Eventually, he said he became a loner and attempted suicide many times as an escape from his pain. He also tried to dull the nightmarish memories with drugs and alcohol.

“My childhood was stolen from me, my teenage years full of confusion and solitude,” Goodwin said. “This man stole my life. I cannot stand to think that anyone would even think twice about not punishing him somehow.”

McDonough said Goodwin’s travails could be a case study of what victims endure. He asked the judge to consider Talbot’s egocentric view of the case and his lack of comprehension of the harm he had done.

Talbot’s lawyer, James Connor, asked the judge to give Talbot home confinement and require him to wear an electronic bracelet. Talbot, he said, has “the worst physical and mental problems I’ve ever seen.”

Connor said Talbot was treated for a bi-polar disorder and severe depression for years. Lithium severely damaged his kidneys, and he soon may need dialysis, which could cost the state up to $100,000 a year on top of the $26,000 a year it costs to keep a prisoner.
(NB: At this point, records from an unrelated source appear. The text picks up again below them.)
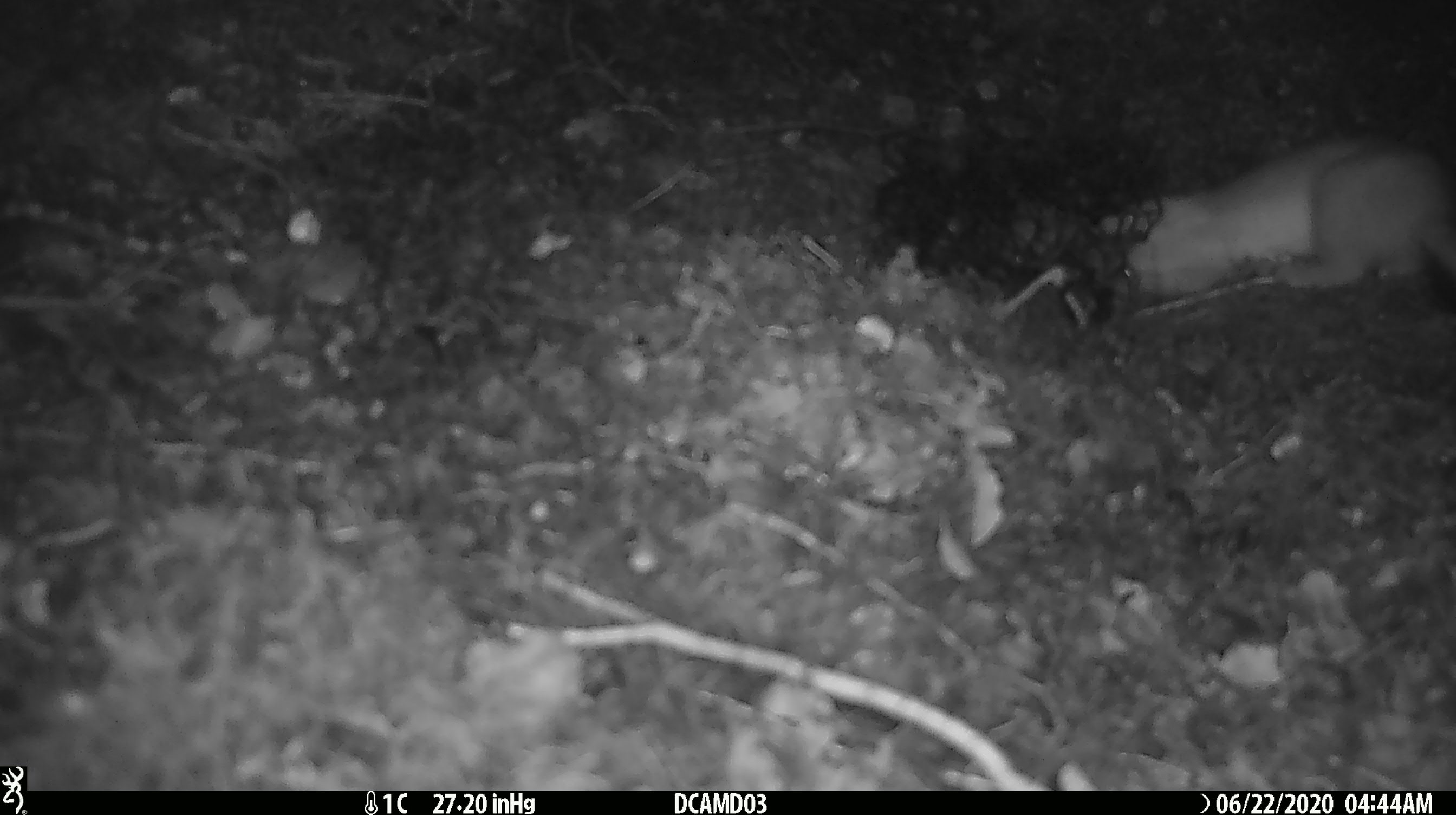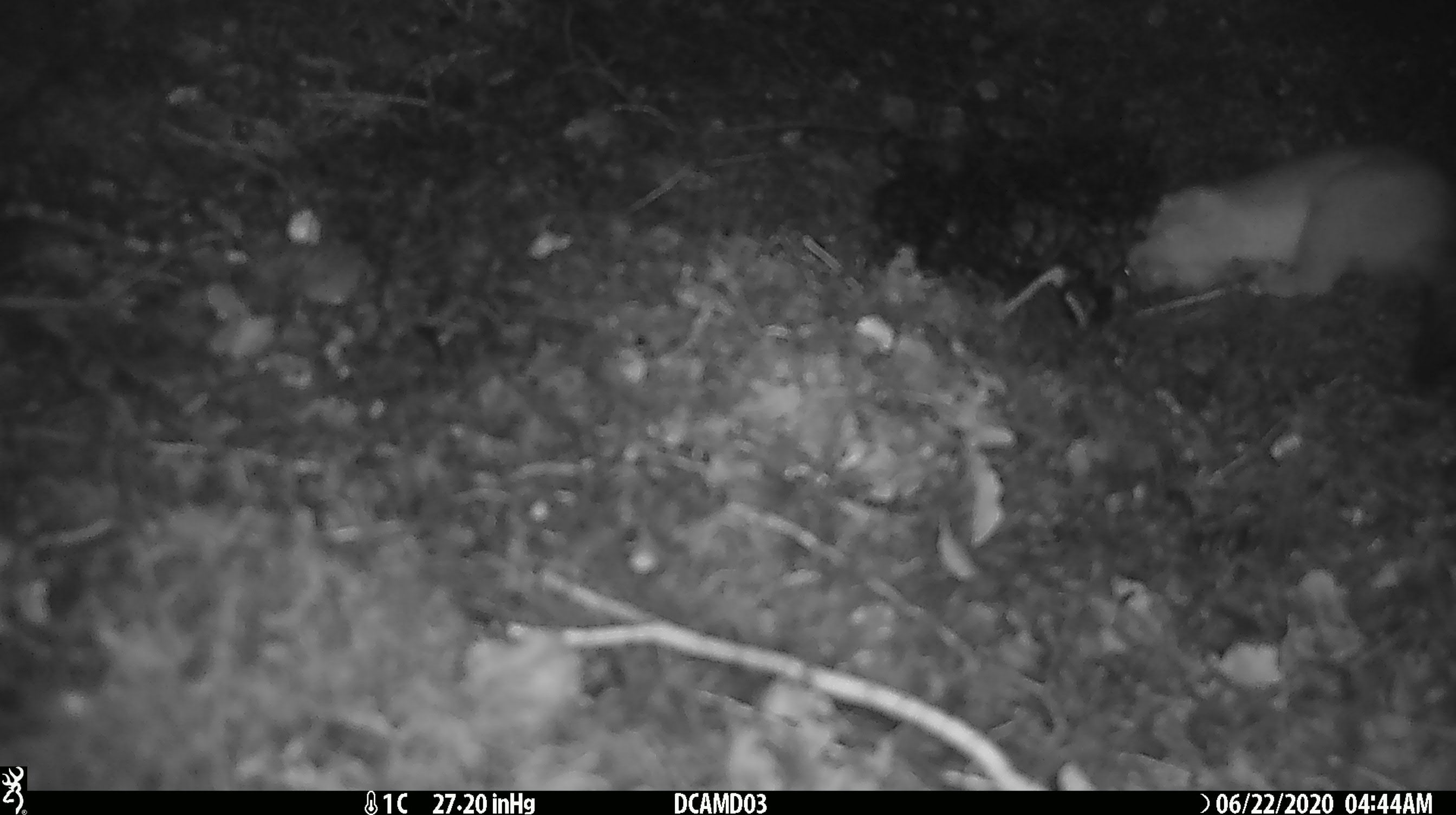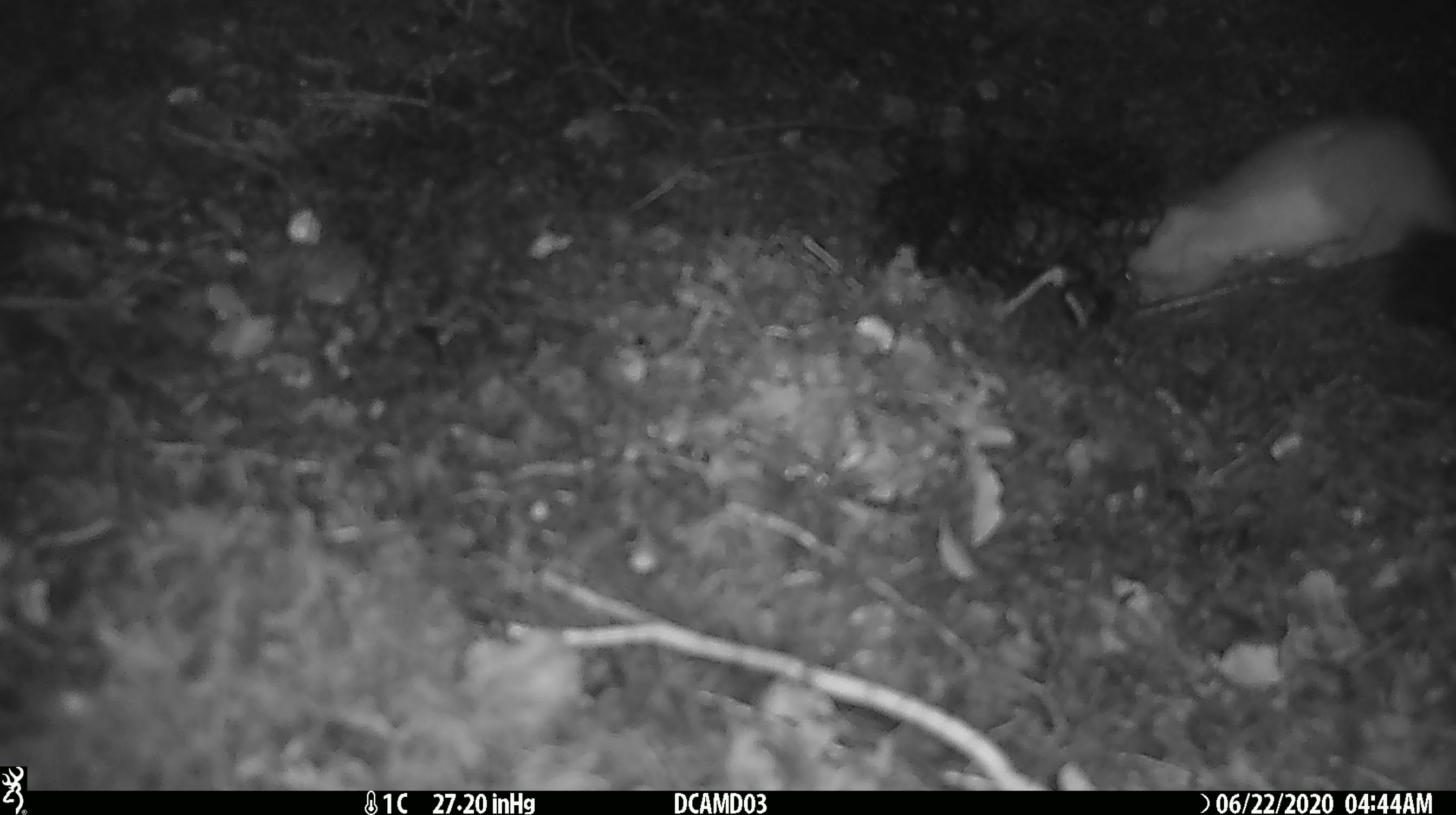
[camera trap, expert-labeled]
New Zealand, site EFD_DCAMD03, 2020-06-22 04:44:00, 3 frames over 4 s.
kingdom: Animalia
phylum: Chordata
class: Mammalia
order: Carnivora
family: Mustelidae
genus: Mustela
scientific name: Mustela erminea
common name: stoat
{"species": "stoat (Mustela erminea)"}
In addition, Connor said, Talbot’s medicines and treatment cost $2,000 a month.

He said the priest suffers from congestive heart failure, diabetes, renal insufficiency and hypertension. “He takes nearly 40 medications a day.”

The sentencing got off to a late start because Talbot, who is shaky and unsteady on his feet, tumbled on a courthouse staircase. A rescue crew cleaned up blood from the stairs and put a patch on Talbot’s left temple. He was told to get his injury sutured.